After nearly two years since starting to write the blog we have at last completed a first draft of the book, which is to be published by Cambridge University Press.
The book is available for free as a PDF and will remain so after publication. We’re grateful to Cambridge for allowing this.
Without further ado, here is the link.
Although we still have a few things we want to do, the manuscript is sufficiently polished to be useful. Of course we would greatly appreciate any comments you might have, including typos, errors in the proofs, missing references, confusing explanations or anything else you might notice. We will periodically update the book, so it would be helpful if you could quote the revision number on the cover when sending us your comments (firstname.lastname@example.org).
The manuscript includes a lot of material not in the blog. The last seven chapters are all new, covering combinatorial (semi-)bandits, non-stationary bandits, ranking, pure exploration, Bayesian methods, Thompson sampling, partial monitoring and an introduction to learning in Markov decision processes. Those chapters that are based on blog posts have been cleaned up and often we have added significant depth. There is a lot of literature that we have not covered.

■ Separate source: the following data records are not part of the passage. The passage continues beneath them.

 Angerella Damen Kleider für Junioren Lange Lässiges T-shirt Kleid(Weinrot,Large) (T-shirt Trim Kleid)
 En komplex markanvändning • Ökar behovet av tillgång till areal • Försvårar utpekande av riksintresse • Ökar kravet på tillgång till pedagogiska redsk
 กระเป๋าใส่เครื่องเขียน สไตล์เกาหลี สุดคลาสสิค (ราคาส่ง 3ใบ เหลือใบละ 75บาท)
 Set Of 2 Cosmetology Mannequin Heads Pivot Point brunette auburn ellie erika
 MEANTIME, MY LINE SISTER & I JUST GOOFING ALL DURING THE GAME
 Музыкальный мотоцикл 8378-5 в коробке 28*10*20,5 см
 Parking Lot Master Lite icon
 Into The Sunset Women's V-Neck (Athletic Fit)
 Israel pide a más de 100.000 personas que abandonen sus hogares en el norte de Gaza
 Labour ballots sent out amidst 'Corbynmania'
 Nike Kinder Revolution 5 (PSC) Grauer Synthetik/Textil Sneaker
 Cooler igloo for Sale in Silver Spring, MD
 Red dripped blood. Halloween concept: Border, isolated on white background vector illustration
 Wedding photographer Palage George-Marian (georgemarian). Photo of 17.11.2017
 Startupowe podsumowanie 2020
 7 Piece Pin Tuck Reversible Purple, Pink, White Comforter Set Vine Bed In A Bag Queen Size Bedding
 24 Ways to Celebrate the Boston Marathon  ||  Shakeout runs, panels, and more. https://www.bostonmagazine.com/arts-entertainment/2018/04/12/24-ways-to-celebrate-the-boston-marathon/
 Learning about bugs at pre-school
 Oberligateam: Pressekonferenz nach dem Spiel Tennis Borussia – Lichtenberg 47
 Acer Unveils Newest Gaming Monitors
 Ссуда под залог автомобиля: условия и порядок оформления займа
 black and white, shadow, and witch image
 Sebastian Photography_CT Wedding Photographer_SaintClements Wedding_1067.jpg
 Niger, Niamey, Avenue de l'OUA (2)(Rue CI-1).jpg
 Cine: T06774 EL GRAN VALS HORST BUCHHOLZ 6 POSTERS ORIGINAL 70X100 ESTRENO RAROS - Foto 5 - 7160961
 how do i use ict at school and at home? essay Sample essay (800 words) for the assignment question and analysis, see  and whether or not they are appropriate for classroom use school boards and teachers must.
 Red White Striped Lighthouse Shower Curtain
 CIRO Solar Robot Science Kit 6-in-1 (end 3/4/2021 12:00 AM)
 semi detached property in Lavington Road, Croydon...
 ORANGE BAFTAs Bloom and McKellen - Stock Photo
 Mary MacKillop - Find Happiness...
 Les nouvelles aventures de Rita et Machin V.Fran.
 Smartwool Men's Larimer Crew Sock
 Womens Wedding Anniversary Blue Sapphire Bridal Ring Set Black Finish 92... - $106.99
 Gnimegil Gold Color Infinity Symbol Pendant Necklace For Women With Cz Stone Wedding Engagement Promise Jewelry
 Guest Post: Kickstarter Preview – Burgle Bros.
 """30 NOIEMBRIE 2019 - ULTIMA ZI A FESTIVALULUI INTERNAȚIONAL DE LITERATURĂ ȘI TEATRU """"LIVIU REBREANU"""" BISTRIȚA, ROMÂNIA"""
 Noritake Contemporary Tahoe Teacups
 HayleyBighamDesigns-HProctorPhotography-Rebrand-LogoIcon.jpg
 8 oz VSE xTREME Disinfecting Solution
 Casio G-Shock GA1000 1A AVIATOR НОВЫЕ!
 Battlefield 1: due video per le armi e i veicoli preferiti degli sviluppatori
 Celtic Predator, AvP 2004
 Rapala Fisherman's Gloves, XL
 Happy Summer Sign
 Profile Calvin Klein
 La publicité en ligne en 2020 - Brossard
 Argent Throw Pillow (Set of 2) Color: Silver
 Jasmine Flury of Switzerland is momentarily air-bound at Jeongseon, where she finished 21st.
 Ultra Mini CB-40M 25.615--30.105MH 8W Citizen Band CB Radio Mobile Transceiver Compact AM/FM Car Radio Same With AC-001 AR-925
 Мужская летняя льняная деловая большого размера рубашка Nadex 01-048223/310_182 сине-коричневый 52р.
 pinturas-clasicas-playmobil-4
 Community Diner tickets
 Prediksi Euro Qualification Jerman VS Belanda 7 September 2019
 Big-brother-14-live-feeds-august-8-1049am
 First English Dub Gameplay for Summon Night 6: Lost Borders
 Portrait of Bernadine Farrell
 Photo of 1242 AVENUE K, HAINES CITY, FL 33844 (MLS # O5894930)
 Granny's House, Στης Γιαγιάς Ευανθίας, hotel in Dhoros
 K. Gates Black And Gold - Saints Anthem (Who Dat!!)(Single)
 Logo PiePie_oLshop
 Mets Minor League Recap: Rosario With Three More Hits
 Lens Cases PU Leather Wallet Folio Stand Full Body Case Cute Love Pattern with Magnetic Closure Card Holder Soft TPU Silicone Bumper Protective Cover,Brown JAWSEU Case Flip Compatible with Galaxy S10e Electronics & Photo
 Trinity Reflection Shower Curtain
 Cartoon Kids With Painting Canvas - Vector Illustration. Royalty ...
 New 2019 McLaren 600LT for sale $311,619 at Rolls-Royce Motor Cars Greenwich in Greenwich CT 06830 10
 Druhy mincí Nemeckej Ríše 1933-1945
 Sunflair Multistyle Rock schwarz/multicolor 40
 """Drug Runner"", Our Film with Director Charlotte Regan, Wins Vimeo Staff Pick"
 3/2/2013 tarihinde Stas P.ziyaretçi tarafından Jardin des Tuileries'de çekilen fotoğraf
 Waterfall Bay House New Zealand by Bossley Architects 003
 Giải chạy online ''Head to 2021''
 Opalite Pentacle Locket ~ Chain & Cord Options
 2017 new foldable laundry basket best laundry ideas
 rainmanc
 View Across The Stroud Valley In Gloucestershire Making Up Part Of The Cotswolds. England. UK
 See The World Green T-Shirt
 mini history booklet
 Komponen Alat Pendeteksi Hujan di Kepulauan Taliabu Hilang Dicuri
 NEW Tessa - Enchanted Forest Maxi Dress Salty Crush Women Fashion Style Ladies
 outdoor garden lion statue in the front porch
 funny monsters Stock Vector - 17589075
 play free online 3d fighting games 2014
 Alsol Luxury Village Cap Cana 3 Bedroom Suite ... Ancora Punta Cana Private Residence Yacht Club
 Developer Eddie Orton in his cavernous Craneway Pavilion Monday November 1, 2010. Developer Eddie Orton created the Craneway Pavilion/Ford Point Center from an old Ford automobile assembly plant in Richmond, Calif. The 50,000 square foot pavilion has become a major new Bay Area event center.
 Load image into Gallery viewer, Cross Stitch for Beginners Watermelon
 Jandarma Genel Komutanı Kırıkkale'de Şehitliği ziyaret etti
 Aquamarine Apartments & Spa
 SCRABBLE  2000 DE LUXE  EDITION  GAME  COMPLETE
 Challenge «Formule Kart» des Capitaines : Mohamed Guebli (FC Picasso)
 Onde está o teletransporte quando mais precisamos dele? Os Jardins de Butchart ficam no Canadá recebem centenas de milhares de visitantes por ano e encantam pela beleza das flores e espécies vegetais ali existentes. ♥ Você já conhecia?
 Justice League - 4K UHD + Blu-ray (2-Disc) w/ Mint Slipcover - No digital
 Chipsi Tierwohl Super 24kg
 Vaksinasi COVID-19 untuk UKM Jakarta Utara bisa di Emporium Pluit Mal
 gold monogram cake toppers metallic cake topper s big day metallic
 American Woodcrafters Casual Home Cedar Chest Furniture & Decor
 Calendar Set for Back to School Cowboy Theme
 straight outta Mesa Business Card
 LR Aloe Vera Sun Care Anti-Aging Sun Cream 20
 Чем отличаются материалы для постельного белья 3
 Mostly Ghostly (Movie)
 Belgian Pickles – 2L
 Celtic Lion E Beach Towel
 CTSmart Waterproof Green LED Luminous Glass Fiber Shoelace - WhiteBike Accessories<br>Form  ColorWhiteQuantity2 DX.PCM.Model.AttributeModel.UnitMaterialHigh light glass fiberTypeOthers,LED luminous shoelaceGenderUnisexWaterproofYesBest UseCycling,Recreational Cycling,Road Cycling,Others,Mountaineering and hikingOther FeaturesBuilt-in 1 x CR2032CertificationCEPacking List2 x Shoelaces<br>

Some of these missing topics are discussed in extreme brevity in the introduction to Part VII. It really is amazing how large the bandit literature has become and we’re sorry not to have found space for everything.
The book includes around 250 exercises, some of which have solutions. On average the exercises have been proofread less carefully than the rest of the book, so some caution is advised. The solutions to selected exercises are available here.
Finally, we’re very thankful for all the feedback already received, both on the blog and early drafts of the book.